*** Document excerpt

Early Jazz: Its Roots and Musical Development
- Series: The History of jazz; v. 1
- Publisher: Oxford University Press
- Publication date: 1968
- ISBN: 0195040430
- OCLC: 13331781
- Followed by: The Swing Era
- Website: https://global.oup.com/academic/product/early-jazz-9780195040432

= Early Jazz: Its Roots and Musical Development =

Jazz history survey through 1932

Early Jazz: Its Roots and Musical Development, by Gunther Schuller, is a seminal study of jazz from its origins through the early 1930s, first published in 1968. It has since been translated into five languages (Italian, French, Japanese, Portuguese and Spanish). When it was published, it was the first volume of a projected two volume history of jazz through the Swing era. (Schuller died before he could write a promised third volume, on the bebop period and after.) The book takes an enthusiastic tone to its subject. A notable feature of the series is transcriptions of jazz performances, which increase its value for the musically literate.

******

• _Objective 1_
Please render the sentence "The book takes an enthusiastic tone to its subject." from the Early Jazz passage into Spanish.
• _Objective 2_
According to the Early Jazz passage, into how many languages has the book been translated?

*** Given data

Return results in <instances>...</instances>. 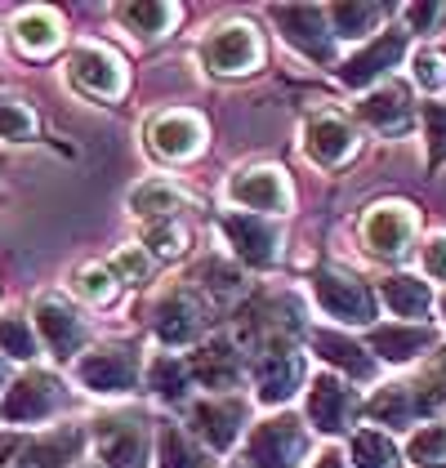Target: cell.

******

• _Right answer 1_
El libro adopta un tono entusiasta hacia su tema.

• _Right answer 2_
Five: Italian, French, Japanese, Portuguese and Spanish.